Your basecamp for the unknown.

An autonomous agent architecture that learns as an organization — accumulating and transferring experience across runs, models, and task types.

Read the Report (PDF) GitHub

The Problem

You ask an AI agent to do an open-ended task. It works for a while, declares victory, reports 100% complete. You check its work. It found 15% of what exists.

We call this denominator blindness — the agent's count of what it found may be accurate, but it never discovered the total. It doesn't know what it doesn't know. And every current agent framework lets the agent grade its own work. None of them catch this.

The agent's numerator is fine. It never discovered the denominator.

This isn't a capability problem — it's a structural one. A single agent asked to both do the work and judge the work has a systematic incentive to declare victory early. Larger models, better prompts, richer tools — none of these fix the structural conflict. The judge and the judged cannot be the same entity.

The Insight

Forage doesn't make individual agents stronger. It designs institutions — audit separation, contract protocols, organizational memory — that make ordinary agents reliable.

Two agents, not one

One explores (the Planner), one maps (the Evaluator). They can't see each other's code — like an auditor who can't read the books they're auditing. The Evaluator doesn't check against a pre-written rubric. It discovers what "complete" means by independently exploring the problem space. Both evolve together.

The organization remembers

After each run, both agents independently write down what they learned — which sources are reliable, what pitfalls exist, how the domain is structured. The next team reads the notebook before heading out. Over six runs, the organization accumulates 54 knowledge entries.

__Dataset extract__:
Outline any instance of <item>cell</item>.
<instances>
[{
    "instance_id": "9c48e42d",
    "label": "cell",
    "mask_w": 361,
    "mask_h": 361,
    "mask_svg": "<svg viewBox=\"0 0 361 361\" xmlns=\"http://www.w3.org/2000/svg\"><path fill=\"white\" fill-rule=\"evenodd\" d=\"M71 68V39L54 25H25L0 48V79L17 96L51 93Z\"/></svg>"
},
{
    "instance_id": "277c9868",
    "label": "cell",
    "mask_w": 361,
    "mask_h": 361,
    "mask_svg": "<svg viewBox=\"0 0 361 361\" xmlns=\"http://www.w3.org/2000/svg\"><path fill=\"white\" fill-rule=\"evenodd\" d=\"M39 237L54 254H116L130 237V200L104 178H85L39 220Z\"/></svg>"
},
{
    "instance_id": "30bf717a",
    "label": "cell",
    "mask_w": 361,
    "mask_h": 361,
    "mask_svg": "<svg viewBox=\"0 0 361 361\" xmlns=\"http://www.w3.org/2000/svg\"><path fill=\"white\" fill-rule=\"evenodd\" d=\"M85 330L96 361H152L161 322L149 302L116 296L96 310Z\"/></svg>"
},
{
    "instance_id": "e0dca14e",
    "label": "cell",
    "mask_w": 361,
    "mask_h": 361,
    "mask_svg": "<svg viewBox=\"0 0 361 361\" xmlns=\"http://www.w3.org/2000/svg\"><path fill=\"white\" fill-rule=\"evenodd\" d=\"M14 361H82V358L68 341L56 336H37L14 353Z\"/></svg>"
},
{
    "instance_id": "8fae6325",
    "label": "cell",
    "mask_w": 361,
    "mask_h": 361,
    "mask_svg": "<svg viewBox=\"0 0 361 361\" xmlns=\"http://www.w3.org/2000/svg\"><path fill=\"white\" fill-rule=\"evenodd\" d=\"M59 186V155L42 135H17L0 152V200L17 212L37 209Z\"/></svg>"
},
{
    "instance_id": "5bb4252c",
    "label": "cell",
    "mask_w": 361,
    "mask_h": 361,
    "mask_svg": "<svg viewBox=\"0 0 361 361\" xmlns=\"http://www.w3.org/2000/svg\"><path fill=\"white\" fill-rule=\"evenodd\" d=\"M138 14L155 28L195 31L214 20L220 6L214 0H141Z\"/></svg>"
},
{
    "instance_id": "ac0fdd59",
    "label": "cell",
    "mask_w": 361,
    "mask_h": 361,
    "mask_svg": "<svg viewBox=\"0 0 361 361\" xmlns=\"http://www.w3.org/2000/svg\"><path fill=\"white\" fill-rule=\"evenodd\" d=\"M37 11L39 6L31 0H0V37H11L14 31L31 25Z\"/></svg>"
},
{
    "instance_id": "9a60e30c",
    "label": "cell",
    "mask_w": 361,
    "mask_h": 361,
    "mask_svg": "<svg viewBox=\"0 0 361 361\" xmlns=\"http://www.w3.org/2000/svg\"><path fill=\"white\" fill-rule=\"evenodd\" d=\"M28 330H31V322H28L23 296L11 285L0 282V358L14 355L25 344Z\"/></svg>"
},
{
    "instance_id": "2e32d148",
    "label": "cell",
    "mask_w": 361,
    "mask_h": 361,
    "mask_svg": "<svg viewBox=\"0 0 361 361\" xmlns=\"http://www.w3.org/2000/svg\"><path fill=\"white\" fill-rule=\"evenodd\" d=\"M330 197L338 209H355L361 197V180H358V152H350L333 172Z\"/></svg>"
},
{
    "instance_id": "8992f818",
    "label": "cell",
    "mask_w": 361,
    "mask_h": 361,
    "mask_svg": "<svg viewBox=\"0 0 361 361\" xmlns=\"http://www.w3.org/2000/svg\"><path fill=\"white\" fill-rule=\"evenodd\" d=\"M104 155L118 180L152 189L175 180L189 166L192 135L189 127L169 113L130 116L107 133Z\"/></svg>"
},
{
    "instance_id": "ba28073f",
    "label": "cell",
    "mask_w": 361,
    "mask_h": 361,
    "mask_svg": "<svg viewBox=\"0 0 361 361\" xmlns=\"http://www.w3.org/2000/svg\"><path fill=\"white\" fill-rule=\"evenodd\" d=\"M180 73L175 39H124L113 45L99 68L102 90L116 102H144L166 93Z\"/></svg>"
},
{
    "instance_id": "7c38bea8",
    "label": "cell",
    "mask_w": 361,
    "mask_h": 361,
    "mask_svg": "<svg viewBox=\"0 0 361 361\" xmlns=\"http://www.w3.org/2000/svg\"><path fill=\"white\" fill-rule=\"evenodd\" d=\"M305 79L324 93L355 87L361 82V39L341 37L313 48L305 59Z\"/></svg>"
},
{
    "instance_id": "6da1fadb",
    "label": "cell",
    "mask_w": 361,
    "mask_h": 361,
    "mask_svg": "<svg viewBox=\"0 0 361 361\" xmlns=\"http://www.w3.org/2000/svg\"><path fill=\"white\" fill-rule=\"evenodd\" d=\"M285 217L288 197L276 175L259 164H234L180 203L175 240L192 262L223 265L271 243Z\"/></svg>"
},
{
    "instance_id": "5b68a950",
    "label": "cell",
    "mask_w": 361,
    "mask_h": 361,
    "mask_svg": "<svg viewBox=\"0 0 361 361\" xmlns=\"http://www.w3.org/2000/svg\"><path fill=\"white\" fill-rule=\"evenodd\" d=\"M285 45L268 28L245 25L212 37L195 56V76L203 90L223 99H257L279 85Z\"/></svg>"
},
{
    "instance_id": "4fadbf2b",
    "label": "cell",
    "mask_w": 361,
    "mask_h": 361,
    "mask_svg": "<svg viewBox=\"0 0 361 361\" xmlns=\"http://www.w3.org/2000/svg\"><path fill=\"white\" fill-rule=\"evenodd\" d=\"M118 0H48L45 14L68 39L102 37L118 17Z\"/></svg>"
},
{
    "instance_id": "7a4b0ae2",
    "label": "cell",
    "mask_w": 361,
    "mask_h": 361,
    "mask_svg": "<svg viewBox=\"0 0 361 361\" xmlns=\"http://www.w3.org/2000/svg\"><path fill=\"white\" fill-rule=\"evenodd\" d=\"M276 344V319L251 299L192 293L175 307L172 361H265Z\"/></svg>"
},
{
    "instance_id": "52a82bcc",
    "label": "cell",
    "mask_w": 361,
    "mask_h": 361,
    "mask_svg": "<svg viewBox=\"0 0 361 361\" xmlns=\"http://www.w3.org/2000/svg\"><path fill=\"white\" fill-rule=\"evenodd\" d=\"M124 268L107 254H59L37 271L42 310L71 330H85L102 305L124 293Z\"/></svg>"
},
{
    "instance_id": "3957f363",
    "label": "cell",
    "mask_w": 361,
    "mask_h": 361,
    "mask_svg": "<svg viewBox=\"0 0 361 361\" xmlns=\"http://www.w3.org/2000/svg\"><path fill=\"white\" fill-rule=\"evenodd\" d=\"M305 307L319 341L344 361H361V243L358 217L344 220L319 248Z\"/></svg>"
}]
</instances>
--
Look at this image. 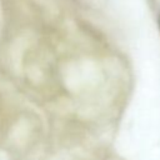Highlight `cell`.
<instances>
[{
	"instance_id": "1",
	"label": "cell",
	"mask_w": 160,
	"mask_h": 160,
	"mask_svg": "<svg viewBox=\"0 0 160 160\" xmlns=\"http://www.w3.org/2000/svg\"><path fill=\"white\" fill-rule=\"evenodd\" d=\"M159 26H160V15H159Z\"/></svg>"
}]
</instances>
...
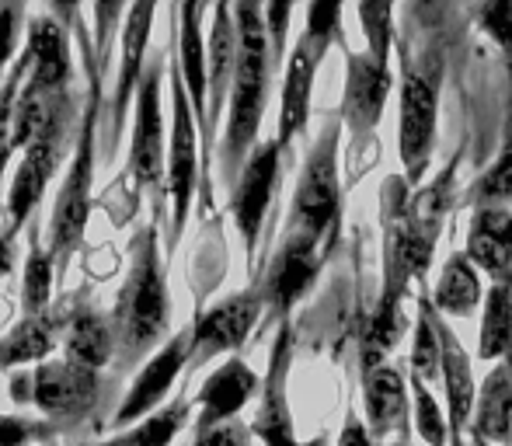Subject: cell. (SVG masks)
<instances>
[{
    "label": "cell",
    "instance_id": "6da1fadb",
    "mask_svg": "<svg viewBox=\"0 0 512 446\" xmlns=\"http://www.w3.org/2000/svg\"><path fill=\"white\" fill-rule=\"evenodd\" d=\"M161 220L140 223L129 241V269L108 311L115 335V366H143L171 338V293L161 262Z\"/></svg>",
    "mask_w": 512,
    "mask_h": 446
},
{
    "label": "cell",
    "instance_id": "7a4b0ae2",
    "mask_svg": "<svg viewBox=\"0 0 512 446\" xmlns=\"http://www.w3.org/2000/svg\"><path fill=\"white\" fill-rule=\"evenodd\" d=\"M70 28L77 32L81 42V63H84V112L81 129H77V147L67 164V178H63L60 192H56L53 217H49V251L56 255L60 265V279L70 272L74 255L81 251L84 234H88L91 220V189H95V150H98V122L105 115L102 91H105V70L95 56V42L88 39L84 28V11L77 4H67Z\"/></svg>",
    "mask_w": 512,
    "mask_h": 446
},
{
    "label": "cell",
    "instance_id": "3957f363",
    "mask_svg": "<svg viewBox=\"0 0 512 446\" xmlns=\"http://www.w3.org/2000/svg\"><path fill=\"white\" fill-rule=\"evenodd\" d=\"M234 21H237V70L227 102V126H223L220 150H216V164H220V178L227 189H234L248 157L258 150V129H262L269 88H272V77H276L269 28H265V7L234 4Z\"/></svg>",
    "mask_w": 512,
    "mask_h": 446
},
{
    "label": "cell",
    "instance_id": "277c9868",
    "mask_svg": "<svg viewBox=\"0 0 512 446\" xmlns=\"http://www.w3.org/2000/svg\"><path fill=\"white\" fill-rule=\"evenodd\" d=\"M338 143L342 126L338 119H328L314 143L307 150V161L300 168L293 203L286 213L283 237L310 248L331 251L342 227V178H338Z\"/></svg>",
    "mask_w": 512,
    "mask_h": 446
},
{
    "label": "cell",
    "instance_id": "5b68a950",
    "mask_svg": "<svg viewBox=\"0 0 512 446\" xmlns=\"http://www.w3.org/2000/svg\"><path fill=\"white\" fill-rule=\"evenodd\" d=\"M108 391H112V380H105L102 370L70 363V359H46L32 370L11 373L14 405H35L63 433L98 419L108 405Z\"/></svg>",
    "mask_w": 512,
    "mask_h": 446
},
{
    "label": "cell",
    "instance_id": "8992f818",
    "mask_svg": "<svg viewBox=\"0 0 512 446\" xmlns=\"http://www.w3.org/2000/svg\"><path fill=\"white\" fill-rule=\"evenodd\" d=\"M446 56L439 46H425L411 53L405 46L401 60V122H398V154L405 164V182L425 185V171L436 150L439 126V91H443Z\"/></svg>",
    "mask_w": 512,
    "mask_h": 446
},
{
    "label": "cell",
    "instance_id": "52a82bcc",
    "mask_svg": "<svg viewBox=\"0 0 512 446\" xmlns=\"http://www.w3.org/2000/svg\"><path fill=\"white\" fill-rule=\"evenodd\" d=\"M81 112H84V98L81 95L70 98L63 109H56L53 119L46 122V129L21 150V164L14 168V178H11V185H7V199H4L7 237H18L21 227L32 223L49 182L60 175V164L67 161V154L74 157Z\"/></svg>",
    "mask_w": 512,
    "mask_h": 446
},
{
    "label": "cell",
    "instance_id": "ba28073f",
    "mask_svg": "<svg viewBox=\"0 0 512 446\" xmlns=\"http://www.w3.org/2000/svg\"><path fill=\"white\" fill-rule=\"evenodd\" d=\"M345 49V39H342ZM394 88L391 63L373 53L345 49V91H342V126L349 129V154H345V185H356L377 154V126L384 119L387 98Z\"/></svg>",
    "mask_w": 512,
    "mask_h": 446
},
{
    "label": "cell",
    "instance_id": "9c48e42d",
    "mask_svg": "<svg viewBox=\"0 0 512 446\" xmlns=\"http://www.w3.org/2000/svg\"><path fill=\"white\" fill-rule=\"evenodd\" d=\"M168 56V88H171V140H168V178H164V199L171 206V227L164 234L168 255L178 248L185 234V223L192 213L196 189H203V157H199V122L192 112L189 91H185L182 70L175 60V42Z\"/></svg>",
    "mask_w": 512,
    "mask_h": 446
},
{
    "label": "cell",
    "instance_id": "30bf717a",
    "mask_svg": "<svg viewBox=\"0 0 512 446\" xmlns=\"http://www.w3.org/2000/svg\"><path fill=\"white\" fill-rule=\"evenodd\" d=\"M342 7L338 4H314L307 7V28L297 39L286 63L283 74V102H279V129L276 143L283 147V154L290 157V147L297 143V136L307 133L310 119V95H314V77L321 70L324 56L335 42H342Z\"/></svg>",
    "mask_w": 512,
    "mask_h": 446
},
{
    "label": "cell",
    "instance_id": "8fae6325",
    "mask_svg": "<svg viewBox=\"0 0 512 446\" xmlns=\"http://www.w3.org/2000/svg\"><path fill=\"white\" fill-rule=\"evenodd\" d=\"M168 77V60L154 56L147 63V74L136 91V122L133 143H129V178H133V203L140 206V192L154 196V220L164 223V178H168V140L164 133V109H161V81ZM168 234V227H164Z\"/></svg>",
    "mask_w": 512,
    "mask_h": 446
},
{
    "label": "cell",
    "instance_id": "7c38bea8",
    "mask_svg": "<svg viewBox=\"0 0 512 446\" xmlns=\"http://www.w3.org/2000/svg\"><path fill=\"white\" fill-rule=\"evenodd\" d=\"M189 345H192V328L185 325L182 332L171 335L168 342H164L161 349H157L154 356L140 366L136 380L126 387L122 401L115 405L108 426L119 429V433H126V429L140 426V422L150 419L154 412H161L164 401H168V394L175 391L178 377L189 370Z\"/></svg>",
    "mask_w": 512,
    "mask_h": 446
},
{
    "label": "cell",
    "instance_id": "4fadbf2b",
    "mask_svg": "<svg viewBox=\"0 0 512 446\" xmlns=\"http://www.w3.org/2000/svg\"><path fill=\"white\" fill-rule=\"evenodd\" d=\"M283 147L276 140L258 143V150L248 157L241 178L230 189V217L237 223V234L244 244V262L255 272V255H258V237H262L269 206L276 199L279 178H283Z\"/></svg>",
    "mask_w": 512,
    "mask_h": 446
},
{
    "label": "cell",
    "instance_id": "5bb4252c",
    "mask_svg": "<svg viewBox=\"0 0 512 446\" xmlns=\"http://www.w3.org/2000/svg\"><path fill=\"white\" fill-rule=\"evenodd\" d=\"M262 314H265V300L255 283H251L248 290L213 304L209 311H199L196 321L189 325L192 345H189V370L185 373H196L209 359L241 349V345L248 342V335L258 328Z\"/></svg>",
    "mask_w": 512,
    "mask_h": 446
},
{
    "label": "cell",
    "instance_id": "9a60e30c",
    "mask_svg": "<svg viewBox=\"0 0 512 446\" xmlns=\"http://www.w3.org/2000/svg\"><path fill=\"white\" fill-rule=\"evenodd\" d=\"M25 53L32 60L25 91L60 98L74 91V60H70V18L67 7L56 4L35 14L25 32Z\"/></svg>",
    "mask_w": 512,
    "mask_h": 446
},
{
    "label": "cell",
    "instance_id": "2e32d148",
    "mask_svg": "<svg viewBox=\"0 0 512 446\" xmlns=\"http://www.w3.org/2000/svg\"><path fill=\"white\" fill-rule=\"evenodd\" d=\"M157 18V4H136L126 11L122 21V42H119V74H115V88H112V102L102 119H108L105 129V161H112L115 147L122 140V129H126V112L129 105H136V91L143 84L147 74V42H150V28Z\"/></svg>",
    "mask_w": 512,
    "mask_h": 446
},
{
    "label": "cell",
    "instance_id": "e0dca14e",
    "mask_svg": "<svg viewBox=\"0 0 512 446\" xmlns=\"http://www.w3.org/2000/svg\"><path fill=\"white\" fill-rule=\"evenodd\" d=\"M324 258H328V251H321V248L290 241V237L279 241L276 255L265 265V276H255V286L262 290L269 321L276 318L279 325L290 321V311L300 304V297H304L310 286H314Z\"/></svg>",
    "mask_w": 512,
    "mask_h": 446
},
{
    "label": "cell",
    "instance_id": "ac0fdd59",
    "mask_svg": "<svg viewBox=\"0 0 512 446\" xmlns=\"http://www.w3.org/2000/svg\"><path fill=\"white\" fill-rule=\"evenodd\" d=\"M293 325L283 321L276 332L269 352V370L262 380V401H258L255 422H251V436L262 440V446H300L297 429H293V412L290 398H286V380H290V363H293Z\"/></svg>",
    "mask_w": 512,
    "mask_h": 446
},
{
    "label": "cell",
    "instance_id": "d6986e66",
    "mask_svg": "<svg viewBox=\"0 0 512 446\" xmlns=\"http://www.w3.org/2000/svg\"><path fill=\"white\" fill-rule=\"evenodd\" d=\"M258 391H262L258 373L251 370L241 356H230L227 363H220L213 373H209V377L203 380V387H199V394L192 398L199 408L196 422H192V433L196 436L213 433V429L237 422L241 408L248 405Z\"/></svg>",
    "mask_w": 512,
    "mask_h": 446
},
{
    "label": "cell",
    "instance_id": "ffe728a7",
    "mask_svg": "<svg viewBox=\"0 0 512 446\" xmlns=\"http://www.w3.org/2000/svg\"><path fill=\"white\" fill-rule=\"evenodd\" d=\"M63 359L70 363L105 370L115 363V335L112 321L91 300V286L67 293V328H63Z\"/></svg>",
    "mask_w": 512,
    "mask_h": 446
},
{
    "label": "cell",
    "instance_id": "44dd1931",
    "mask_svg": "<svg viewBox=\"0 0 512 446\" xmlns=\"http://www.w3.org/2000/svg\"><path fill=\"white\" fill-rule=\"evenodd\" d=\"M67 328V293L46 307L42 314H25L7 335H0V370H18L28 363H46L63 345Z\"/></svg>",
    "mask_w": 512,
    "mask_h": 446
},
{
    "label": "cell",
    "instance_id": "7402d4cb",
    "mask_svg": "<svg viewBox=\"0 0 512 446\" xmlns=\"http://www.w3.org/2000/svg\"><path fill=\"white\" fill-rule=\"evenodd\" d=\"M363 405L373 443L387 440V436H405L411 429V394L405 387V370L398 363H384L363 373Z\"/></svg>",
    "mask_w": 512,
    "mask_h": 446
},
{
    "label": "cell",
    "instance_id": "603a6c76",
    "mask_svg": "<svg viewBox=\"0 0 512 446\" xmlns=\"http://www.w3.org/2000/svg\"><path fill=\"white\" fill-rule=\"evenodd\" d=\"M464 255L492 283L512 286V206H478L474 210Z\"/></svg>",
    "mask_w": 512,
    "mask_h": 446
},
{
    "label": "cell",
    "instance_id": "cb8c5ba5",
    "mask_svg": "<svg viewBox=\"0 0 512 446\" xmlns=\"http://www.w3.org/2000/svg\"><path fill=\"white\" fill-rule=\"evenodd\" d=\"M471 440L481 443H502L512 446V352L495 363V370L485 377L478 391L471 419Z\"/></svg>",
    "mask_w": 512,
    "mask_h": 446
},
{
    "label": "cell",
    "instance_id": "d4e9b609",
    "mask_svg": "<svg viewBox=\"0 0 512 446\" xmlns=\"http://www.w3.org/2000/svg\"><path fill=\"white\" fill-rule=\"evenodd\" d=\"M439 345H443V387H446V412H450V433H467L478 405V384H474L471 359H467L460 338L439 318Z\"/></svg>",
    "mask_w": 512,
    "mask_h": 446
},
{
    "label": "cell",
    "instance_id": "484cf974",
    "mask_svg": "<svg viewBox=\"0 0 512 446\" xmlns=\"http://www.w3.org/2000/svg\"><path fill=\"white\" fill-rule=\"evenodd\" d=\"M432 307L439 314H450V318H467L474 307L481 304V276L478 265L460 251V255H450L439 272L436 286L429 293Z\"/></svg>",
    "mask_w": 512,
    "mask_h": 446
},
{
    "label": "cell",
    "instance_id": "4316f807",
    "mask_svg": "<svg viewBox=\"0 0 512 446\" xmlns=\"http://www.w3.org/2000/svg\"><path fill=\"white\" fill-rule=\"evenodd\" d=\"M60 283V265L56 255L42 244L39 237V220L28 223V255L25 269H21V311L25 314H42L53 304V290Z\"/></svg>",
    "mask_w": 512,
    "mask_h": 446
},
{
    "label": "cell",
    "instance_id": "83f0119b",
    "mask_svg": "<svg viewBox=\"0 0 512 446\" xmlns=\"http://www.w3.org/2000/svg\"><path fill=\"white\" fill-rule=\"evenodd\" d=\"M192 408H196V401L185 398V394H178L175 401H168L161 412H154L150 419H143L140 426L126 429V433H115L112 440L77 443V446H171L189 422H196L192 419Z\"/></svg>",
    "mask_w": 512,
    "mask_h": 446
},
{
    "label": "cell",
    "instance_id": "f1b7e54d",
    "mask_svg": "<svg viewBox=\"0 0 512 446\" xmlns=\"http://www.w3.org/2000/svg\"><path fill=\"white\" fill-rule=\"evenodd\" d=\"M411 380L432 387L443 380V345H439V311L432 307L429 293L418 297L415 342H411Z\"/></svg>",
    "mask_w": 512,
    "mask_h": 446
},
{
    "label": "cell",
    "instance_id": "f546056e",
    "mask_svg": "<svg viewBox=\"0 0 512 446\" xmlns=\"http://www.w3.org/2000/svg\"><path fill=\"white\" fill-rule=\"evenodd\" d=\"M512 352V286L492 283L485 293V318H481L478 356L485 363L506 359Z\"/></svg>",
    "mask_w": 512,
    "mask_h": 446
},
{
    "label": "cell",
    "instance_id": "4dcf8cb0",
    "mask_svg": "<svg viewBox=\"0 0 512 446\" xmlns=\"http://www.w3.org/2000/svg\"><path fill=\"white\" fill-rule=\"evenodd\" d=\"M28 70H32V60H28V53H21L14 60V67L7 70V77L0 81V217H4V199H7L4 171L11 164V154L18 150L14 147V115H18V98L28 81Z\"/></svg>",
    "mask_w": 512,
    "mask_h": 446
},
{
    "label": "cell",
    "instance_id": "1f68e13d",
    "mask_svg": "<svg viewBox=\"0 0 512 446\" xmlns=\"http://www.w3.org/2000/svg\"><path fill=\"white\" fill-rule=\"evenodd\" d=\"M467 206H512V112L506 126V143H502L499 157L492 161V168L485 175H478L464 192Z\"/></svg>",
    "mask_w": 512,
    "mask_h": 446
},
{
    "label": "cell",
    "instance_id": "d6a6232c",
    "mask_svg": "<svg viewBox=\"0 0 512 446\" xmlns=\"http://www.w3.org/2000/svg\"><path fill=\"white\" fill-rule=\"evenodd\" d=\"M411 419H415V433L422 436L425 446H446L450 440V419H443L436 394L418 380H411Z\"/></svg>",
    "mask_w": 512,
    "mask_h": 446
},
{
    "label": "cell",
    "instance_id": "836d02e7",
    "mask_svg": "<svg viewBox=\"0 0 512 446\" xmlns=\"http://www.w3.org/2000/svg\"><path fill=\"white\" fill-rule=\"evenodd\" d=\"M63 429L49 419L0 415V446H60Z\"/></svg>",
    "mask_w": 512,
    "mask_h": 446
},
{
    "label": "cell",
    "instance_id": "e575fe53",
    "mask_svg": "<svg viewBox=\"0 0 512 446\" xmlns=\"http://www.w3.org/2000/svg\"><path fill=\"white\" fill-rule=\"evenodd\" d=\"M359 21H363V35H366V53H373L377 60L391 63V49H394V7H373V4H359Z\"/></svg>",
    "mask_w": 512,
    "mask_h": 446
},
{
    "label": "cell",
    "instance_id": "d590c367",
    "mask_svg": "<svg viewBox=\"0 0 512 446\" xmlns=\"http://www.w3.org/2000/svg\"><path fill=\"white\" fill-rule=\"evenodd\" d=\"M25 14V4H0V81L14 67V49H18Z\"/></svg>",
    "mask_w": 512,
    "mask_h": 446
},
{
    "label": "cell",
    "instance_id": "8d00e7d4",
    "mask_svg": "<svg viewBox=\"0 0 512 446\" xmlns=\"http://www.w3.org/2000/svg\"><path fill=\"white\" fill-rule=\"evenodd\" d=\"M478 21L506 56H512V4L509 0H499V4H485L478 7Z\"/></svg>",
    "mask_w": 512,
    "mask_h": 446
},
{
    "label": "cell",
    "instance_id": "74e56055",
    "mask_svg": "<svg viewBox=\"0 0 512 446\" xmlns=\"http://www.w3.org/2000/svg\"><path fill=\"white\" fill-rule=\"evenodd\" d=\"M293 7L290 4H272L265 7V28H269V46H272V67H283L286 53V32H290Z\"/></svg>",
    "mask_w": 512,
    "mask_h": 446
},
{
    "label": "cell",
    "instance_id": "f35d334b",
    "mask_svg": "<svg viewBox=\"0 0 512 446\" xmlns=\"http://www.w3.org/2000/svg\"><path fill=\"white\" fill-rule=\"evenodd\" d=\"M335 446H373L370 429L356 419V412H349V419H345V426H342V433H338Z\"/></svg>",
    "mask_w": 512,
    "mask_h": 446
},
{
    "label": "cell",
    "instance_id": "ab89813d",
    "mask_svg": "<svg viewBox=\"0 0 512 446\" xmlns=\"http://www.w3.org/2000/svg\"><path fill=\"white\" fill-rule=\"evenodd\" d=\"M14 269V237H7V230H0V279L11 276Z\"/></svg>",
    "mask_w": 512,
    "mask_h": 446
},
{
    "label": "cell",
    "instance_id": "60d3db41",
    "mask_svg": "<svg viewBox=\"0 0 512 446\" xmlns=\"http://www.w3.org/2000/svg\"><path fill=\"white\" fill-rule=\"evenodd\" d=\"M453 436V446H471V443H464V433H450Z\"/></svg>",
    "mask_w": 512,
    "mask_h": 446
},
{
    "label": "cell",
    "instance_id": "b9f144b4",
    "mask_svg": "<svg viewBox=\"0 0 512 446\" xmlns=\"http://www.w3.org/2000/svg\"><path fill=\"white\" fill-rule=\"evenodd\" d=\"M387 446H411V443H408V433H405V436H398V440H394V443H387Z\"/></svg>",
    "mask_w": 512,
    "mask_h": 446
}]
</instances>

__Given instruction__: Translate this sentence from the agent architecture text into French: "The judge and the judged cannot be the same entity." The records are separate material and have nothing to do with the text on agent architecture.

__Written solution__: Le juge et le jugé ne peuvent pas être la même entité.